Document text:
Will hydrogren replace EVs? – Part One

Will hydrogren replace EVs? – Part One

Hydrogen is, indeed, the fuel of the future, according to Tom Denton, just not for cars… 

Whenever I get involved in a discussion about the future of transport there is often somebody who will categorically state that hydrogen cars are the only way forward. This usually arises from the idea that using a hydrogen-powered vehicle will be much the same as using a petrol- or diesel-powered one, so we don’t need to change our habits. We would be able to fill it up almost anywhere, giving a range of several hundred miles, so when the need arises, we can drive the entire length of the country. After all, you can’t do that in an EV – they often add. 

Will hydrogren replace EVs? - Part One
Figure 1 An FCEV is a complex machine

I agree, you can’t do that journey non-stop in an EV (yet) but how many times do you need to do it anyway? 

Their next argument is usually something about how the national grid will not be able to charge all the EVs. 

In response I add that a hydrogen car uses at least three times (some say more) as much electricity as a pure EV (or uses dirty hydrogen from a gas refinery). 

Their last resort is usually something related to all the rare earth metals used in an EV and its battery.

Dataset section:
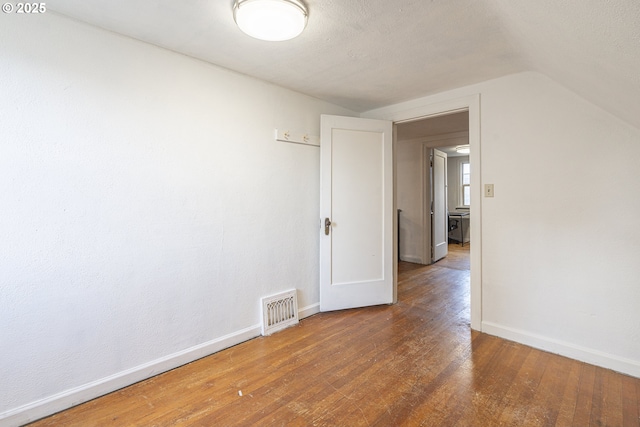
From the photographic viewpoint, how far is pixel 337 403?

Exercise aim: Resume the article on whether hydrogen cars will replace EVs, writing on from its final sentence about rare earth metals.

Answer to the task:
At this point I remind them that a fuel cell electric vehicle (FCEV) has all the same technology as an EV (including a battery) but it also has a complex fuel cell with associated high-pressure tanks and pipes. The Toyota Mirai, for example, even has a massive supercharger. 

Even at this stage of the discussion the desire not to have to change what they do (in my opinion) means that they are still not convinced that hydrogen is not the fuel of the future for cars. I need to try harder, so here we go! 


Clean (green or yellow) hydrogen is created by electrolysing water using electricity from renewable resources. Electrolysis is the decomposition of a chemical by passing an electric current through a liquid. 

Currently, most hydrogen is currently obtained by steam reformation from natural gas, meaning the CO2 produced is roughly equivalent to that produced by petrol or diesel engines.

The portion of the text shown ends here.